Москва переживала самое трудное, небывалое в ее истории время. Враг был буквально на подступах - в районе Волоколамского шоссе и Дмитрова. Обстановка была крайне тяжелой, и многие люди эвакуировались - вместе с предприятиями, учреждениями, музеями, архивами или самостоятельно, по решению спецслужб - в Среднюю Азию, на Урал и в другие места. Николай Степанович, как и многие другие художники, по решению Союза художников был освобожден от мобилизации на фронт и жил с семьей под Москвой, недалеко от Абрамцева, в двухэтажном деревянном доме без отопления. Этот дом был построен в 30-х годах и задуман как летняя дача. Во время войны садовый участок спасал семью от голода. Все же от недоедания Николай Степанович страдал авитаминозом; к тому же он никогда не отличался крепким здоровьем. Война не давала о себе забыть, особенно вначале, когда немцы были под Дмитровым. У них в доме находился штаб военачальников. Отсюда они уезжали прямо на фронт. Здесь же, рядом с домом, находилась ремонтная база военной техники, в основном танков. Железнодорожный мост, что недалеко от их дома, тогда имел важное стратегическое значение - там стояли зенитные установки. Они охраняли мост, по которому проходили поезда с пушками и другой военной техникой из Сибири в Москву, а затем и на фронт. В этом районе недалеко от Загорска (ныне Сергиев Посад) размещался штаб 1-ой ударной армия и находилась крупная группировка войск, формируемых из Резерва Ставки Верховного Главнокомандования. Она сыграла огромную роль в решающие дни битвы за Москву. Обстановка была крайне нервозная, война ощущалась буквально рядом, иногда были слышны артиллерийские разрывы.
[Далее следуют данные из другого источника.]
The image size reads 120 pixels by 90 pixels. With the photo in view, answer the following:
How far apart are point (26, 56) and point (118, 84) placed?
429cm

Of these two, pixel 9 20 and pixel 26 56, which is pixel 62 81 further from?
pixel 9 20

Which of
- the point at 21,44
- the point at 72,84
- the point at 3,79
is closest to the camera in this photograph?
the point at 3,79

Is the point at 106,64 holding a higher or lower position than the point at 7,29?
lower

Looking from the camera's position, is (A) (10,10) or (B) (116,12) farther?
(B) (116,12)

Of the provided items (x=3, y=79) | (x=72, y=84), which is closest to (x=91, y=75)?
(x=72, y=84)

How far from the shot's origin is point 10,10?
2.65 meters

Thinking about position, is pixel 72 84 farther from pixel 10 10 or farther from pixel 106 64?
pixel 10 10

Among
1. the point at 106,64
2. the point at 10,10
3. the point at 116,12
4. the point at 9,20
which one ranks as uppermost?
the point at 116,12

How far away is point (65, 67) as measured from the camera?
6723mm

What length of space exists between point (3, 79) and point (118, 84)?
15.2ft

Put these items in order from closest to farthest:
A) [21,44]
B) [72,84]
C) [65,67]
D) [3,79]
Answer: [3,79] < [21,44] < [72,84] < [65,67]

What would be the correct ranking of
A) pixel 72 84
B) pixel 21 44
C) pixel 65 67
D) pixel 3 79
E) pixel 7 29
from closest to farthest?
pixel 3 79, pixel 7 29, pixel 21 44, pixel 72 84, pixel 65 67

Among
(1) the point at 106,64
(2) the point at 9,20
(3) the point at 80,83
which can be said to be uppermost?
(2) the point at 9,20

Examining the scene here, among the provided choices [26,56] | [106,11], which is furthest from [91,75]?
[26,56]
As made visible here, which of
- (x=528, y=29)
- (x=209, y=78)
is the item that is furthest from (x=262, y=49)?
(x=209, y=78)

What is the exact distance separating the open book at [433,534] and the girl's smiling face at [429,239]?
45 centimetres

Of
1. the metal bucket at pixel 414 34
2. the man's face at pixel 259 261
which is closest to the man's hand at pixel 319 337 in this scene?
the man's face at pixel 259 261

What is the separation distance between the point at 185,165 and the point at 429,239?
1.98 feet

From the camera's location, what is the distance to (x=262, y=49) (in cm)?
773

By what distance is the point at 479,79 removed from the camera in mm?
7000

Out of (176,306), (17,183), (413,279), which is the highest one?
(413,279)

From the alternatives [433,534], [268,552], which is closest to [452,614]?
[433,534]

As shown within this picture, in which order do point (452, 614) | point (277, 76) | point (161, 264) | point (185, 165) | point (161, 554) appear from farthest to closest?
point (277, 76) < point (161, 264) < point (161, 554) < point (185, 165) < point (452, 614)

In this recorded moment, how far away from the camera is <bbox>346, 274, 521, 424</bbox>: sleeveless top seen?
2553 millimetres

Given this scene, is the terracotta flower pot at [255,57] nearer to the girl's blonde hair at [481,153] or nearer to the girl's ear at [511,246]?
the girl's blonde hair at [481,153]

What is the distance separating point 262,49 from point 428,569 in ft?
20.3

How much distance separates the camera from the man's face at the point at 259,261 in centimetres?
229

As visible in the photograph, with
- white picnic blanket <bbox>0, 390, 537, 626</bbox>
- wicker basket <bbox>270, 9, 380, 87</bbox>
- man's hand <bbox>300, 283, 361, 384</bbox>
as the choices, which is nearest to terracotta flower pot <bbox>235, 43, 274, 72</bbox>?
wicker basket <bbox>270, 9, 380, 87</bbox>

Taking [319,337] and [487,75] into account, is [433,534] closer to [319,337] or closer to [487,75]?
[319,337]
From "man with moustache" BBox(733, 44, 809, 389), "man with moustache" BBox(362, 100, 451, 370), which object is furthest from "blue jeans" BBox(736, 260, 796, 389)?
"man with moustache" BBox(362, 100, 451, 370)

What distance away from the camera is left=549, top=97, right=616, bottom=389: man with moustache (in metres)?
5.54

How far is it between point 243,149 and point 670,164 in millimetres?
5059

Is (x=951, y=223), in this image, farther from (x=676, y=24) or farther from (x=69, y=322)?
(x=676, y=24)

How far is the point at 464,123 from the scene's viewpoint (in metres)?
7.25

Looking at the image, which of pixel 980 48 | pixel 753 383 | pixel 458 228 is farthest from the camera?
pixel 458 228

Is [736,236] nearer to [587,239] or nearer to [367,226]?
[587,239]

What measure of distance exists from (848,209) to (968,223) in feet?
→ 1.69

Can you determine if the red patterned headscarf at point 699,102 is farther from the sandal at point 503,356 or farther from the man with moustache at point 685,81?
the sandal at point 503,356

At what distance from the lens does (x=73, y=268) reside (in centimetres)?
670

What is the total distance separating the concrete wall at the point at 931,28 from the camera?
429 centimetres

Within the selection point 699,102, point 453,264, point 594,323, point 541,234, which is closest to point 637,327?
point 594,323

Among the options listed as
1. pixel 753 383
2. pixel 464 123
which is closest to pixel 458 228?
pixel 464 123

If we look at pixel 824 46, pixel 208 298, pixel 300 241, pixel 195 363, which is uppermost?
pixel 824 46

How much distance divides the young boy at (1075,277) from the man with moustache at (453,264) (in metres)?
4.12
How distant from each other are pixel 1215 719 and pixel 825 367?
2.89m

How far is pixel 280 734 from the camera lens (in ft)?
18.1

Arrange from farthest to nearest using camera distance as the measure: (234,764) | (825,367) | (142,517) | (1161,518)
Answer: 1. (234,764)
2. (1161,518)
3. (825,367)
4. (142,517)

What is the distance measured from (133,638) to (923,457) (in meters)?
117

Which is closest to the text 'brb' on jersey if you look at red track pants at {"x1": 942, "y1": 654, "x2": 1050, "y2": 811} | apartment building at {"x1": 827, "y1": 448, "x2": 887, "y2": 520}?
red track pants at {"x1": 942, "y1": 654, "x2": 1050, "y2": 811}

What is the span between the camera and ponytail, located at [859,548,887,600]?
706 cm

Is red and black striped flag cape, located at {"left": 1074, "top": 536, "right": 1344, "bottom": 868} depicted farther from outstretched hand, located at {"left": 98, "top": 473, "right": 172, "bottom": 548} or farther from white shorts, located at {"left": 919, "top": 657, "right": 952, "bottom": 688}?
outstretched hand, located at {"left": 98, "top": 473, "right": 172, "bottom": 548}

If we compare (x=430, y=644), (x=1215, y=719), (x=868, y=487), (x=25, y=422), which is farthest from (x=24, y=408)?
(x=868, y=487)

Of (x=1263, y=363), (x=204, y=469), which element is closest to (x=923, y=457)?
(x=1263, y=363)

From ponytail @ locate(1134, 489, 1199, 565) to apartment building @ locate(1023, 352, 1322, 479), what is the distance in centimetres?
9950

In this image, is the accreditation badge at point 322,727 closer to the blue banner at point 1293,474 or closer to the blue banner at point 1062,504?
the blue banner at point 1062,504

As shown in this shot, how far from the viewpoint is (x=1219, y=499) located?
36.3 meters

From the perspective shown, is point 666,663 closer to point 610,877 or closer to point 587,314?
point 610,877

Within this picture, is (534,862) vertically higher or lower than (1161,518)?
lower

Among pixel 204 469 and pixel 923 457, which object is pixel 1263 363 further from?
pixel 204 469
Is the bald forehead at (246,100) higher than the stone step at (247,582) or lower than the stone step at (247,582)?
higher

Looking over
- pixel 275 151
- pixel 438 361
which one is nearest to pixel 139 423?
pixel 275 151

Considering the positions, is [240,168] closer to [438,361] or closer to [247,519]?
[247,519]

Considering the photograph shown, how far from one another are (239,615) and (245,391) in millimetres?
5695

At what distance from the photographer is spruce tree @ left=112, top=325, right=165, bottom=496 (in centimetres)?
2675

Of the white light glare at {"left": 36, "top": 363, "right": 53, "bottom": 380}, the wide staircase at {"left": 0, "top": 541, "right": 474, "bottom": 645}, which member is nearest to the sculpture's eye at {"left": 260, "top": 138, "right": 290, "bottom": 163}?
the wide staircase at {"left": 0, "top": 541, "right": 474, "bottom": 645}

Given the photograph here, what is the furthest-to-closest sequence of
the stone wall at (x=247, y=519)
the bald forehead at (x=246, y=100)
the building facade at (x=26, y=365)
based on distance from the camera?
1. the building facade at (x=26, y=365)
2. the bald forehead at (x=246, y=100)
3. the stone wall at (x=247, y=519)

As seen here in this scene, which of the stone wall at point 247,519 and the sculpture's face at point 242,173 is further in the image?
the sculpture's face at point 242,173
Был даже такой момент, когда один из военных с ремонтной базы посоветовал семье Николая Степановича на всякий случай собрать вещи и быть готовыми к эвакуации, что и пришлось сделать. Какое-то время жили, как говорится, на мешках. Но когда советские войска стали наступать, а немцы - постепенно отходить, настроение стало лучше. А тогда по вечерам семья Трошина и молодые офицеры, расквартированные у них на даче, собирались все вместе и садились за стол, устраивали чаепитие и беседовали. Темы были разные, но в основном военные. А когда немцы совсем отступили от Москвы, в доме Николая Степановича стали собираться его друзья - художники и скульпторы. Чтобы не забыть свое мастерство, они занимались живописью, рисовали портреты друг друга, пейзажи.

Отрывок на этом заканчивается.